Every entry that follows needs to be repeated exactly.

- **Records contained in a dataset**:
______

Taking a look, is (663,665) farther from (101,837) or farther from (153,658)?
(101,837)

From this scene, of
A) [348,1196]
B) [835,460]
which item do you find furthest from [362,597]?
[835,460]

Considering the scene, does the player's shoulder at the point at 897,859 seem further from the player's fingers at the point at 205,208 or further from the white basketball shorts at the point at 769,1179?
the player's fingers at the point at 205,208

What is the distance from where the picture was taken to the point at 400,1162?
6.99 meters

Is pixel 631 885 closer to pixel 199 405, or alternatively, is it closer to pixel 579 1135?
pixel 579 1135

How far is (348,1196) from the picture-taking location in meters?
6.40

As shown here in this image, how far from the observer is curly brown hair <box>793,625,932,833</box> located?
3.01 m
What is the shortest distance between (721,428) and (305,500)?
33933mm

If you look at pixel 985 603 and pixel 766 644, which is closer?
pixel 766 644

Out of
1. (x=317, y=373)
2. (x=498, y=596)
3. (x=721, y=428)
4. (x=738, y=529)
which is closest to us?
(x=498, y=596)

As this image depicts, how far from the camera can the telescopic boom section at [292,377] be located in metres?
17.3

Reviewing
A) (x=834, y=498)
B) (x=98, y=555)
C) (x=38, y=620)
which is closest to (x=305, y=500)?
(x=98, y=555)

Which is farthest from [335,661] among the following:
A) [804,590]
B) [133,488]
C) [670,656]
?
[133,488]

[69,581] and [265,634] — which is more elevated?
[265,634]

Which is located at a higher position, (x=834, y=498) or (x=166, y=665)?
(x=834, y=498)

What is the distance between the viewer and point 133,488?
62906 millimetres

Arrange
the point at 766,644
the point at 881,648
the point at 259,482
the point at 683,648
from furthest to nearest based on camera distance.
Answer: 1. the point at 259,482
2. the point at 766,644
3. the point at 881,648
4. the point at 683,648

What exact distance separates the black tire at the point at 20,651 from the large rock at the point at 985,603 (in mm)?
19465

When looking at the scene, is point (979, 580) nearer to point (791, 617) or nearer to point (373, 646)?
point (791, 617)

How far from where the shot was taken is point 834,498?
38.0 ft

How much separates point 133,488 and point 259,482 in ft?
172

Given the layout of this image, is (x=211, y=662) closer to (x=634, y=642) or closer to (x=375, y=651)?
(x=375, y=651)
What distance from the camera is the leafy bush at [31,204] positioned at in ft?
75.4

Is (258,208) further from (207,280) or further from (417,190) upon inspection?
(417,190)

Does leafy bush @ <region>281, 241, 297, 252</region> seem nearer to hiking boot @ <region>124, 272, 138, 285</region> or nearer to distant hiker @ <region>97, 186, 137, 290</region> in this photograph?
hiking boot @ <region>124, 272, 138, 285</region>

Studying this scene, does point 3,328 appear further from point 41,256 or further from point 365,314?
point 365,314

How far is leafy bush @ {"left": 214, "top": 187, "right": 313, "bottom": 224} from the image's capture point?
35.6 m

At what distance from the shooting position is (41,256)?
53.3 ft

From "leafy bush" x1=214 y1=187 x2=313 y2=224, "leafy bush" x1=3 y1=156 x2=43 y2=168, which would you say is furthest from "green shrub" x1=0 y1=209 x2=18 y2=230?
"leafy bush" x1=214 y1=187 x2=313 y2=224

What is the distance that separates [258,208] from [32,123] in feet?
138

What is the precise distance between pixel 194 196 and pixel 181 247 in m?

______

- **Written reply**:
Taking a look, is (663,665) farther from (101,837) or farther from (153,658)?
(101,837)

From this scene, of
A) [348,1196]
B) [835,460]
which item do you find furthest from [362,597]?
[835,460]

Considering the scene, does the player's shoulder at the point at 897,859 seem further from the player's fingers at the point at 205,208 or further from the white basketball shorts at the point at 769,1179?
the player's fingers at the point at 205,208

What is the distance from where the picture was taken to the point at 400,1162?
6.99 meters

Is pixel 631 885 closer to pixel 199 405, or alternatively, is it closer to pixel 579 1135?
pixel 579 1135

How far is (348,1196) from the picture-taking location in meters?
6.40

As shown here in this image, how far from the observer is curly brown hair <box>793,625,932,833</box> located?
3.01 m
What is the shortest distance between (721,428) and (305,500)?
33933mm

If you look at pixel 985 603 and pixel 766 644, which is closer?
pixel 766 644

Out of
1. (x=317, y=373)
2. (x=498, y=596)
3. (x=721, y=428)
4. (x=738, y=529)
which is closest to us?
(x=498, y=596)

As this image depicts, how far from the camera can the telescopic boom section at [292,377] be located in metres?
17.3

Reviewing
A) (x=834, y=498)
B) (x=98, y=555)
C) (x=38, y=620)
which is closest to (x=305, y=500)?
(x=98, y=555)

Which is farthest from [335,661] among the following:
A) [804,590]
B) [133,488]
C) [670,656]
?
[133,488]

[69,581] and [265,634] — which is more elevated?
[265,634]

Which is located at a higher position, (x=834, y=498) or (x=166, y=665)?
(x=834, y=498)

What is the distance between the viewer and point 133,488?
62906 millimetres

Arrange
the point at 766,644
the point at 881,648
the point at 259,482
the point at 683,648
from furthest to nearest based on camera distance.
Answer: 1. the point at 259,482
2. the point at 766,644
3. the point at 881,648
4. the point at 683,648

What exact distance separates the black tire at the point at 20,651 from the large rock at the point at 985,603 (in mm)?
19465

When looking at the scene, is point (979, 580) nearer to point (791, 617) or nearer to point (373, 646)?
point (791, 617)

How far from where the shot was taken is point 834,498?
38.0 ft

How much separates point 133,488 and point 259,482 in ft?
172

Given the layout of this image, is (x=211, y=662) closer to (x=634, y=642) or closer to (x=375, y=651)?
(x=375, y=651)
What distance from the camera is the leafy bush at [31,204] positioned at in ft?
75.4

Is (258,208) further from (207,280) or further from (417,190) upon inspection?
(417,190)

Does leafy bush @ <region>281, 241, 297, 252</region> seem nearer to hiking boot @ <region>124, 272, 138, 285</region> or nearer to distant hiker @ <region>97, 186, 137, 290</region> in this photograph?
hiking boot @ <region>124, 272, 138, 285</region>

Studying this scene, does point 3,328 appear further from point 41,256 or further from point 365,314?
point 365,314

How far is leafy bush @ {"left": 214, "top": 187, "right": 313, "bottom": 224} from the image's capture point?
35.6 m

At what distance from the shooting position is (41,256)?
53.3 ft

From "leafy bush" x1=214 y1=187 x2=313 y2=224, "leafy bush" x1=3 y1=156 x2=43 y2=168, which would you say is furthest from "green shrub" x1=0 y1=209 x2=18 y2=230?
"leafy bush" x1=214 y1=187 x2=313 y2=224

What is the distance that separates [258,208] from [32,123] in feet?
138

What is the precise distance between pixel 194 196 and pixel 181 247 in m?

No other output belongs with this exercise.